"Presse"-Kommentar: Die dritte Altpartei, (von Andreas Unterberger)

Ausgabe vom 17.1.2000

Wien (OTS) - Fast jede Information, die da in den vergangenen Stunden aus den Koalitionsverhandlungen durchgesickert ist, ließ zusammenzucken. Und man dachte sich: Das ist es nun wirklich nicht, was als grundlegendes Reformprogramm für Österreich notwendig wäre. Doch sei SPÖ und ÖVP noch die Gunst der Ungewißheit geschenkt. Erst wenn öffentlich ein präzise formulierter Koalitionspakt vorliegt, läßt sich seriös urteilen, was ein Da capo für Rot-Schwarz wirklich noch wert ist.

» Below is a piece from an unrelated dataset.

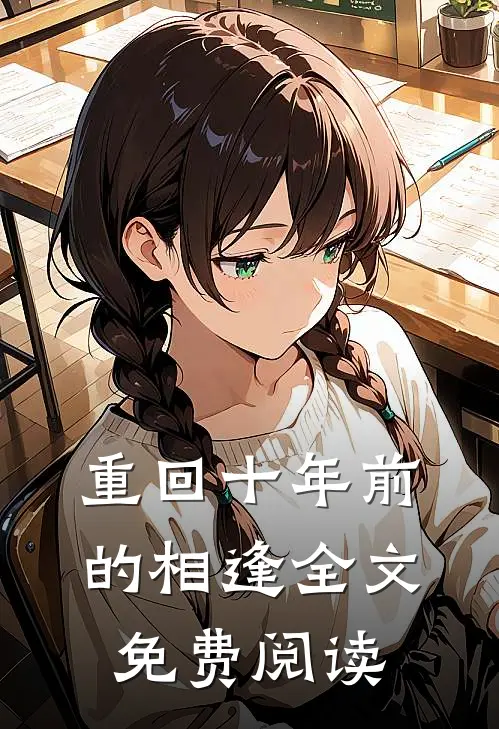 重回十年前的相逢全文免费阅读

Anders verhält es sich mit den Freiheitlichen. Die haben schon am Wochenende ihr Programm vorgelegt. Und das ist in zweifacher Hinsicht bemerkenswert: zum einen wegen der Geschwindigkeit und Leichtigkeit, mit der die FPÖ ihre Ideen aus der Zeit vor dem 3. Oktober entsorgt hat. Von der Flat tax bis zum Kinderscheck löst sich alles im Nebel auf. Alle Kanten mußten der stromlinienförmigen Glätte weichen, die am Weg zur Macht notwendig scheint.

Noch auffallender ist ein Zweites: Die totale Oberflächlichkeit, mit der die Freiheitlichen über den schwierigsten Punkt hinweggehen:
Nämlich, wie das Loch in der Staatskasse zu füllen ist. Sie haben sich mit ein paar oberflächlichen Floskeln über diesen zentralen Punkt hinweggeturnt, die auch einem Studenten einfallen würden, der als Ferialpraktikant bei einer ländlichen Wochenzeitung Kommentare schreiben darf. Kosten-Nutzen-Rechnung, Kassasturz, Deregulierung:
Das sind alles gewiß richtige Dinge. Von einer Partei, die angibt, binnen einer Woche eine Regierung bilden zu können, muß man sich aber mehr als Überschriften erwarten. Ohne konkrete Beantwortung der Frage, wem etwas weggenommen wird, wird keine Sanierung der Budget-Katastrophe gelingen. Natürlich: Damit sind kurzfristig ganz sicher keine Wählerstimmen zu gewinnen. Es hat ja auch seine Gründe, weshalb Rot und Schwarz sich viel leichter über neue Ausgaben als über Einsparungen einigen können. Fazit: Die FPÖ weicht genauso feige wie die beiden anderen unangenehmen Maßnahmen aus. Und das läßt Jörg Haiders Partei in Wahrheit ebenso alt aussehen wie die beiden von ihm so getauften "Altparteien".